New book highlights crucial role of Seychelles’ National Biodiversity Centre
The book, illustrated with beautiful photos, focuses on the 115 plants found at the centre, amongst which are 29 endemic and 16 indigenous to Seychelles. (Seychelles Nation)
A new collaboration between Steen Hansen and Damien Doudee highlights the crucial role and richness of the island nation’s only biodiversity centre.
The book, illustrated with beautiful photos, focuses on the 115 plants found at the centre, amongst which are 29 endemic and 16 indigenous to Seychelles.
The centre located in the western district of Grand Anse Mahe is described as a unique forest to preserve the endangered species of the fragile ecosystems of the archipelago in the western Indian Ocean.
The 17-hectare centre managed by the National Botanical Gardens Foundation acts as an ex-situ conservation area of the rare and endemic species of plants that are only found within the archipelago.
This is the fifth book authored by Hansen, who is Danish and has been living in the island nation since 2005. Hansen said that through the book, one can visit the centre without having to physically be there.
The book will help people enjoy the centre to its fullest, especially for first-time visitors, Hansen said.
|The National Biodiversity Centre features an Arboretum, the Aldabra garden, a palm forest, a living collection garden, a Small Islands Developing States garden, as well as a medicinal garden. (Seychelles News Agency) Photo License: CC-BY-NC|
Seychellois Damien Doudee has worked in the environmental field for 23 years and this is his first publication.
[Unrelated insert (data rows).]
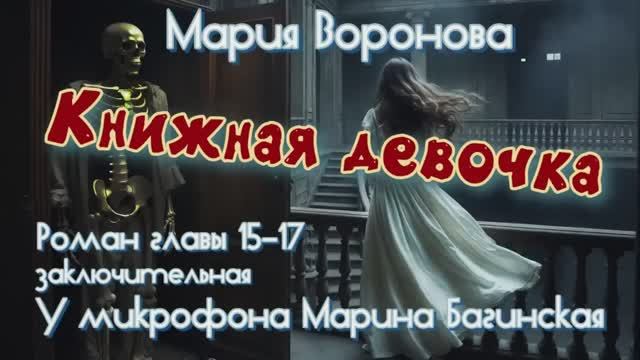 Мария Воронова Роман _Книжная девочка_ глава 15-17 заключительная У микрофона Марина Багинская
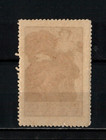 Artist Guido Marussig Italy Poster Stamp Cinderella Vignette Reklamemarken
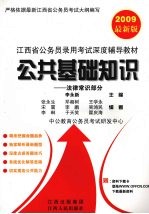 公共基础知识(法律常识部分)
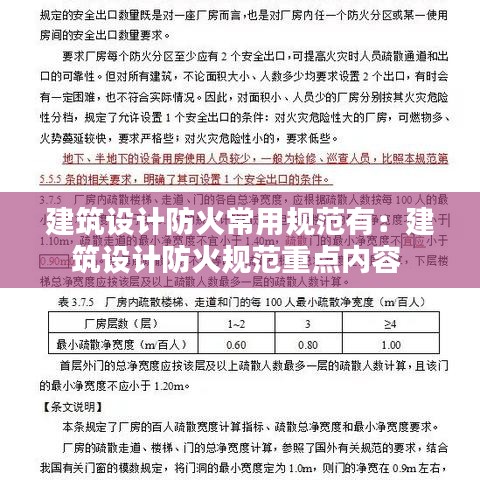 建筑设计防火常用规范有：建筑设计防火规范重点内容 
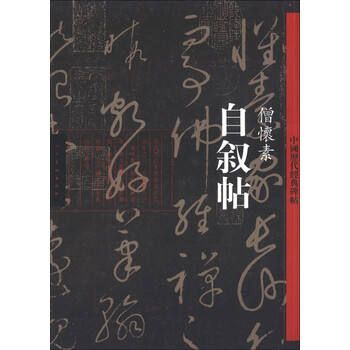 碑帖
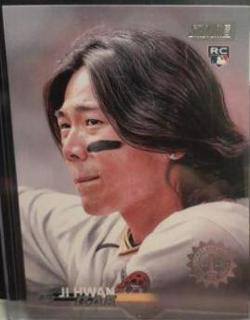 JI Hwan Bae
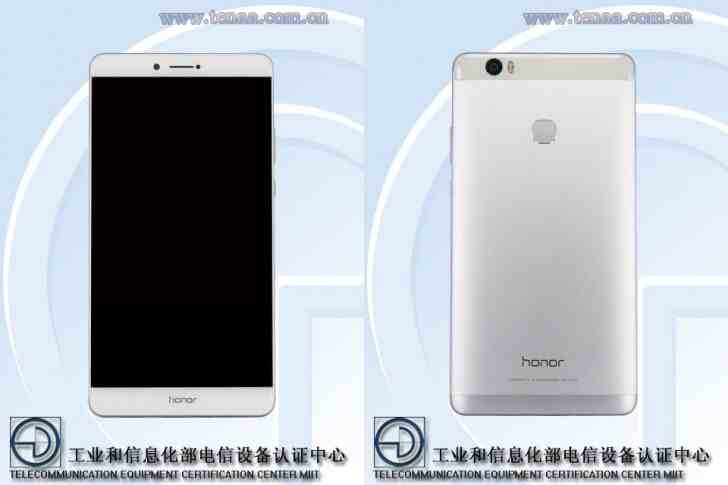 الهاتف الذكي الجديد Huawei Honor V8 Max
Doudee was involved in the conceptualization of the centre where he worked for nine years.
“That is why we have a biodiversity centre, to bring the rare plants closer to people so that they can learn to appreciate its value, its uniqueness and help with conservation efforts. Our islands are blessed with unique and rare biodiversity, and that is why conservation is important,” said Doudee.
Doudee said through the book, which took around three years to realize, they want to educate Seychellois and visitors on the species and the importance of the sustainability of such fragile plants and ensure that the future generation enjoys such marvels of nature.
Hansen noted that with “three animals or plant species becoming extinct every hour round the clock, and that natural sanctuaries are disappearing for good at a tremendous rate. Time is, therefore, running short for the global environment.”
The book, yet to be launched locally, is seen as a marketing tool for the centre, which visitors can use as guides when visiting the gardens.
The National Biodiversity Center features an Arboretum, the Aldabra garden, a palm forest, a living collection garden, a Small Islands Developing States garden, as well as a medicinal garden.
The Arboretum, the first of its kind in Seychelles, provides the general public and visiting dignitaries a landmark opportunity to propagate endangered species.
Elvina Henriette – biodiversity consultant – has welcomed the new book and said it gives publicity to the centre “which acts as a stock for genetic resources available for research and educational purposes.”
The other books published by Hensen are ‘The Flora of the Seychelles’, ‘Striking Nature of Curieuse Island’, ‘The Tea Factory - its nature trail and Morne Blanc' and 'The National Botanical Garden of Seychelles' launched in October last year.